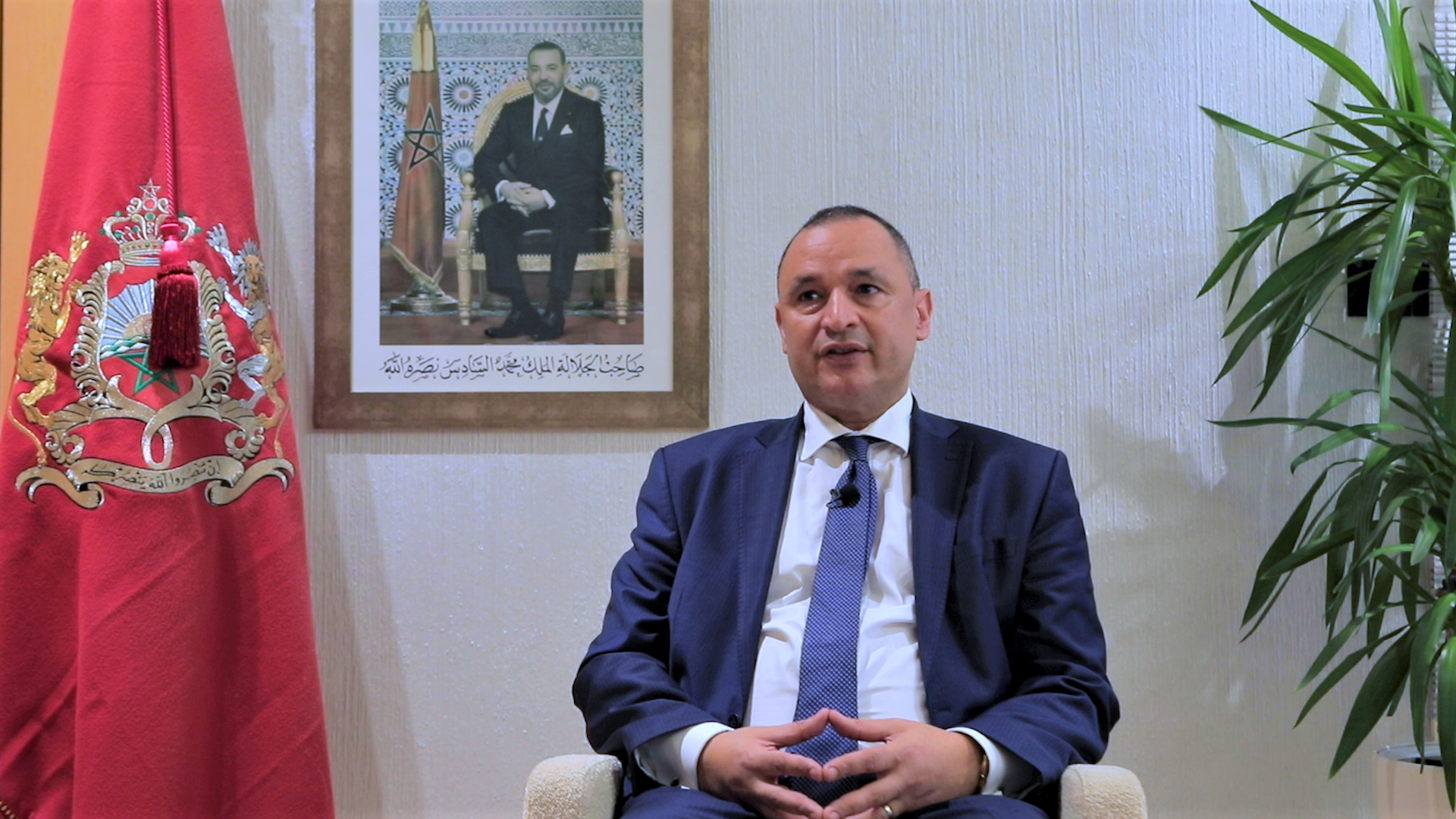 Mezzour : Le Maroc envisage de mettre en place une "gigafactory" de batteries pour véhicules électriques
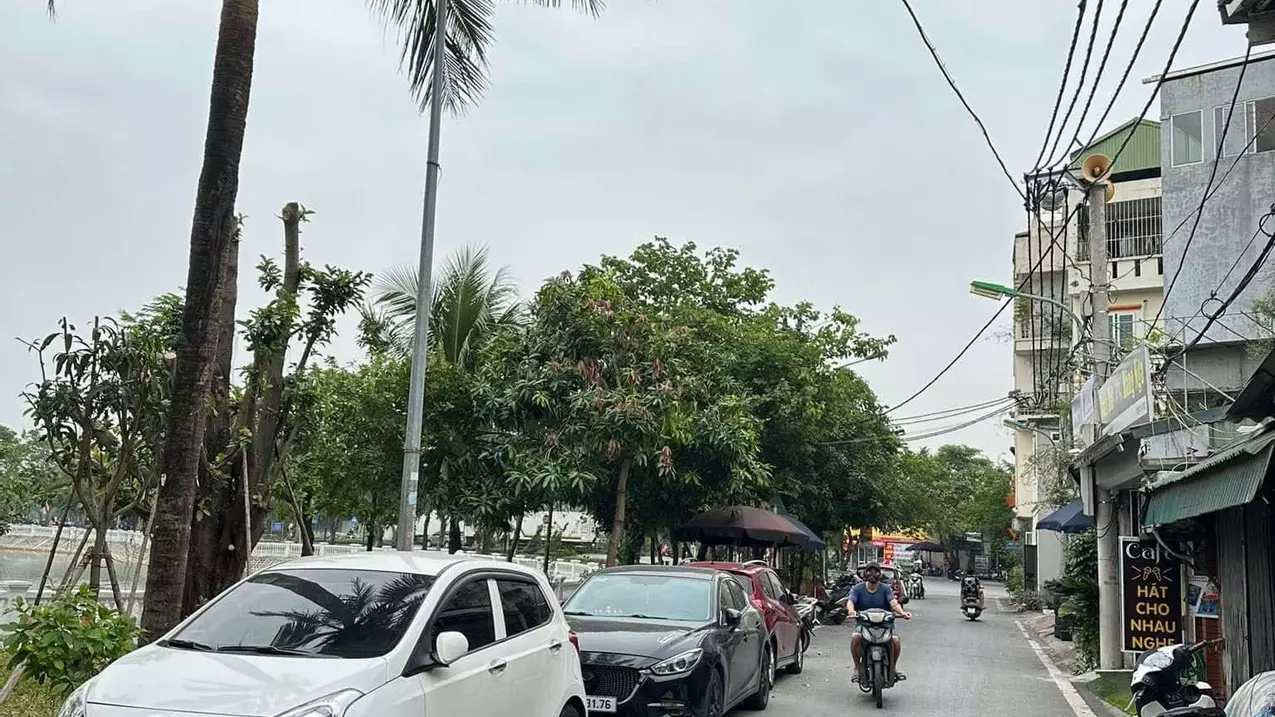 Thật 100% Nhà Thạch Bàn,Long Biên gần Aeon, 67m nở hậu, Ô Tô đỗ cửa-anh-1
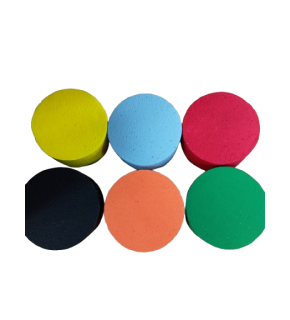 Renkli Silindir Strafor 6lı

------------------------------------------------

* **PROBLEM REQUIREMENTS**
Once more, please print all the lines above exactly, without their pictures.

* **PROBLEM SOLUTION**
 Mezzour : Le Maroc envisage de mettre en place une "gigafactory" de batteries pour véhicules électriques
 Thật 100% Nhà Thạch Bàn,Long Biên gần Aeon, 67m nở hậu, Ô Tô đỗ cửa-anh-1
 Renkli Silindir Strafor 6lı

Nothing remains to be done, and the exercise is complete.